Не слышны в саду даже шорохи,
Все здесь замерло до утра,
Если б знали вы, как мне дороги
Наши брянские вечера…
«Какая разница», думал Виктор, «все равно этой песни еще не знают, и вдруг ее в этой России не узнают никогда, мало ли каких случайностей, да и не все доживут до конца пятидесятых — почему бы не дать ее сейчас? Тем более, вначале там были не „подмосковные“, а „ленинградские“, так что и наш город имеет право».
— Если б знали вы, как мне дороги… — подхватили столики, за ними — стоявшая подле публика. Виктор видел, как к эстраде из глубины парка спешили люди, словно мелодия была для них паролем, сигналом сбора.
Со второго куплета сзади, из дверцы, стали появляться приглашенные для выступлений артисты, они становились рядом с Виктором и подтягивали слова своими сильными, красивыми голосами, а к концу третьего ему казалось, что поет весь парк.
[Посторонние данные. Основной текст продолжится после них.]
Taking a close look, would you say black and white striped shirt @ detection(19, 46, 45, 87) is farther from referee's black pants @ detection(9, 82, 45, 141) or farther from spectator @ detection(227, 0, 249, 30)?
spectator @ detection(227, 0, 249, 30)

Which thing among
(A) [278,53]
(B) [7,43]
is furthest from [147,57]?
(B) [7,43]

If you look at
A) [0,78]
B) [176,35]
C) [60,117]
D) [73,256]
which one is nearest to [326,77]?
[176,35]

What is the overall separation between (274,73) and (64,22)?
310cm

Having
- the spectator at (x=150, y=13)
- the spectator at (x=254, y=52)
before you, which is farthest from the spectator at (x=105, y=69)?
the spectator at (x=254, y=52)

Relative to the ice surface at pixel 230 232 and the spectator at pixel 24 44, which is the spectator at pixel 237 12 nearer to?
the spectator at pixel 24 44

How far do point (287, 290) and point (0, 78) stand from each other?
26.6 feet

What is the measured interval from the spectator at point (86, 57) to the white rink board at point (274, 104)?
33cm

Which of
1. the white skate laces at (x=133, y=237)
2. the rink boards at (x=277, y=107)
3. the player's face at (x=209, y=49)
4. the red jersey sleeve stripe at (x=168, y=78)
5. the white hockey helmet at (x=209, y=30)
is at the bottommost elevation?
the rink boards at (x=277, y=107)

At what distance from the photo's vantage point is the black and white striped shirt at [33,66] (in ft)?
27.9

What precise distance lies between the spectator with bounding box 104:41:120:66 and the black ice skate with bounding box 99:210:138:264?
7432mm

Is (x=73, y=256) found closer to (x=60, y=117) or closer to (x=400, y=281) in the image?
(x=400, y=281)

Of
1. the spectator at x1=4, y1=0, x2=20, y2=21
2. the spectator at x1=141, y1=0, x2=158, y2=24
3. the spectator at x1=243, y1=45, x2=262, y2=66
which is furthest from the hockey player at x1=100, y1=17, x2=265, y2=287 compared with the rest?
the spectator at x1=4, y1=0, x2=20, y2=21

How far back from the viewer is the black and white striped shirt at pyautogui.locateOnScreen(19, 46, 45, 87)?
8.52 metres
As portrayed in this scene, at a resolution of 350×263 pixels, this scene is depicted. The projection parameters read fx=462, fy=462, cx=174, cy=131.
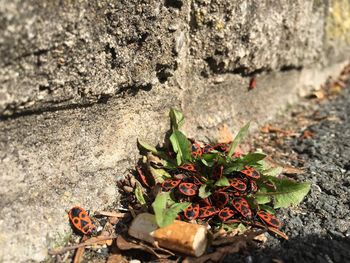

— Браво! Бис! Бис! — раздалось со всех сторон, когда кончились последние строки; Лена тоже, кажется, кричала «Браво!», и песню тут же повторили, и еще раз — на третий раз уже вели профессиональные певцы, запомнив текст.
— Браво! Браво! — воскликнул конферансье, — господа и дамы, потрясающий успех! Кто еще желает попробовать силы?
— Не надо! — зашумел народ. — Приз! Приз!
— С нас ящик шампанского, — шепнул Виктору конферансье, вручая бутылку прямо в никелированном ведерке со льдом, — заходите за ним в любое время, особенно если есть еще таких песен.
— Ну вот и разогрели публику, — произнес Виктор, осторожно откупоривая запотевшее «Клико», чтобы не брызнуть.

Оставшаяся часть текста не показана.